Todo proceso de cambio es confuso, hay que tener unas buenas dotes de observación, conocimiento del sector donde se opera y sentido común como para poder responder a las nuevas demandas. El trabajo colaborativo es una de las mejores herramientas con que podemos contar para poder detectar aquellas. Sin perjuicio de ello, hemos indagado en las principales tendencias de las organizaciones, lo que presumiblemente marcará su identidad en los próximos tiempos, lo cual te mostramos en las siguientes líneas. Ten en cuenta que todas, de alguna u otra forma, tienen alguna relación entre sí ¿Te identificas con alguna de ellas?

– Deslocalización. Los tiempos en los que se trabajaba en una ubicación concreta, con las mismas personas y condiciones, se están acabando. La organización tiende a ser más pequeña y a trabajar allá donde esté la información, los equipos, las tareas, etc. Se rompen las fronteras organizativas y se gana en flexibilidad, lo que viene muy favorecido por los avances tecnológicos. Los equipos de trabajo no tendrán porqué estar físicamente conectados, pero sí tenderán a ser mejores, más eficaces y eficientes.

– Interconexión. Es una consecuencia lógica de lo anterior, o para algunos el origen de ello. Las tecnologías posibilitan la comunicación independientemente de la ubicación del trabajador. Todas las herramientas y conocimiento necesario estará en la “nube”, en el entorno virtual de trabajo en que internet se está convirtiendo. Cada vez será más fácil trabajar con gente a la que nunca conocerás físicamente.

– Gestión del conocimiento. Ésta será una de las principales características de la organización del mañana. El conocimiento se generará y orientará a resultados concretos. La adaptación al cambio, la innovación, sólo será posible trabajando colaborativamente. Fenómenos como el intraemprendimiento surgen en esta lógica.

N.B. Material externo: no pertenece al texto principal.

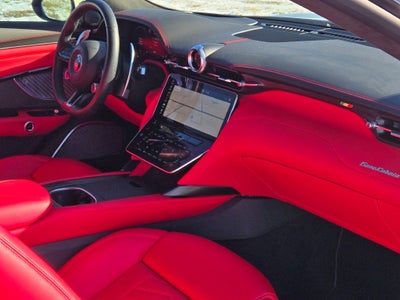 2024 Maserati GranCabrio Trofeo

– Horizontalidad. Consecuencia directa de lo anterior, las organizaciones tenderán cada vez más a ser menos jerárquicas y a trabajar colaborativamente, lo que implicará la toma de decisiones más democráticas. El éxito ya no se medirá sólo en términos de ingresos, sino también en los intangibles que la cultura organizacional genere. Las empresas necesitarán más a los trabajadores que éstos a aquellas, lo que llevará a velar más por el trabajador y por el valor que proporciona; además, tendrán que esforzarse cada vez más por generar las condiciones que fidelicen la fuerza de trabajo, incluso por crear “ecosistemas” específicos de trabajo. El trabajador, además, necesitará apropiarse de la Misión organizacional, con lo que los esfuerzos internos de comunicación serán mayores. Empero, el trabajador del futuro por excelencia será el freelance. La mujer será cada vez más decisiva y las empresas se convertirán en espacios de equidad.

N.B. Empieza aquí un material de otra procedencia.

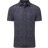 FootJoy Digital Camo Print Lisle Polo Shirt - Navy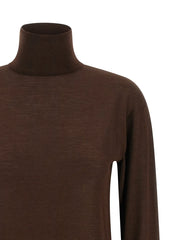 turtleneck sweater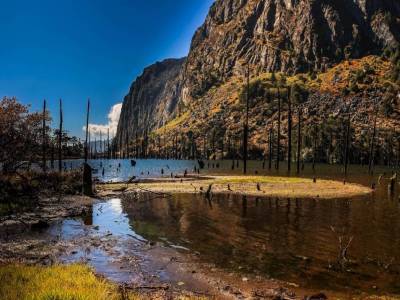 Travel Guide Sangestar Tso Lake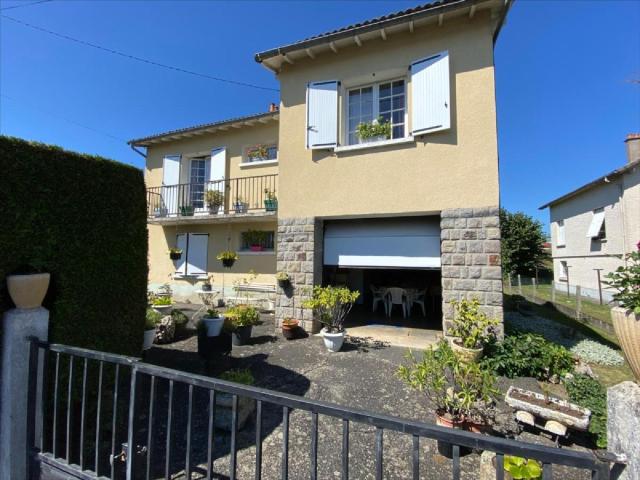Maison vente à Aurillac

– El cliente/usuario, cada vez más importante. Esto lo llevamos oyendo toda la vida, que si “el cliente siempre lleva la razón”, que si “estamos para servirle”, etc. Sin embargo, y debido a la enorme posibilidad de encontrar alternativas a nuestros productos/servicios, la relación empresa-cliente se está transformando desde lo que aquél necesita a lo que aquél quiere. Obligatoriamente deberemos entender a nuestro cliente/usuario. Esto tiene sus implicaciones en campos como el marketing, pues ya no podremos centrarnos en explicar el producto/servicio, sino en el mismo cliente/usuario; o la comunicación, dado que la tendencia virtual a socializar introduce la necesidad de abordar nuevas estrategias de fidelización de aquellos.

– Flexibilidad. Menos es más. El tamaño importará, pero a la baja, lo que afectará también a las grandes corporaciones, que deberán estructurarse celularmente para evitar complejidad al tiempo que crecen. Funcionar como una pequeña empresa hará ganar eficacia, rapidez, agilidad, lo que será fundamental dado el cada vez mayor entorno cambiante. La flexibilidad será la clave de la adaptación de las organizaciones.

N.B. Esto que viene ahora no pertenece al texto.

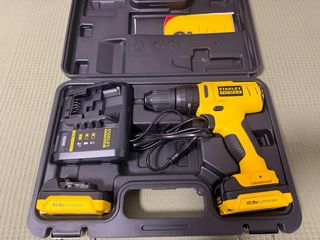 Taladro Percutor Stanley Fatmax 10.8V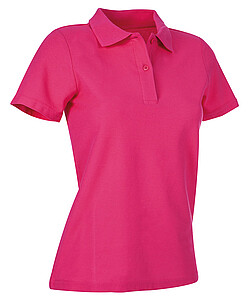 Stedman Polo Women, sweet pink, S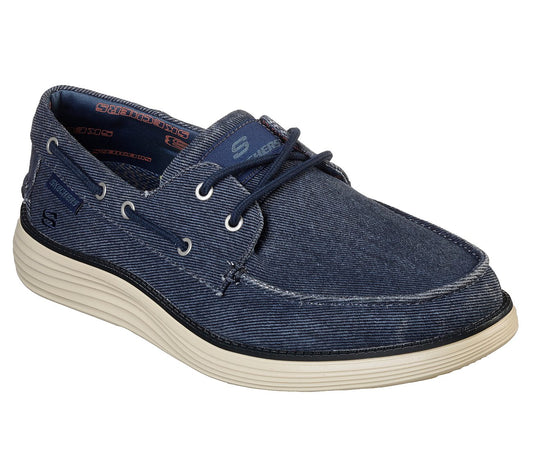 Skechers 65908 Status 2.0 - Lorano Mens Navy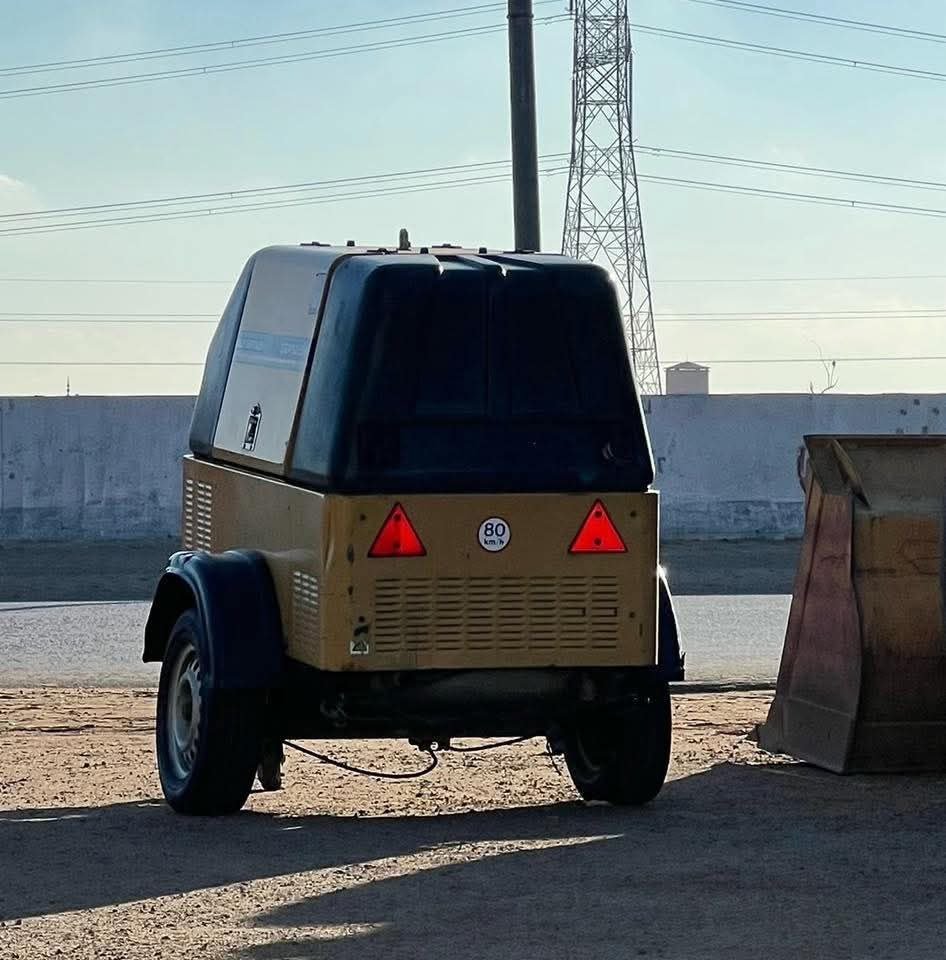 Perkins generator for sale in Mansoura, Perkins 15, 2007 model located in Mansoura. The best site for selling trucks and heavy equipment in Egypt.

En resumen, éstas son las claves que harán de tu empresa o entidad una organización plenamente del siglo XXI. Requiere un plano de pensamiento estratégico, a largo plazo, que conecte interna y externamente con las personas implicadas y que genere vínculos emocionales con éstas. ¿Está tu organización preparada para ello?

En tu caso, ¿en qué medida ya percibes lo expuesto como realidad en tu organización? ¿incluirías alguna clave más que a tu juicio sea relevante?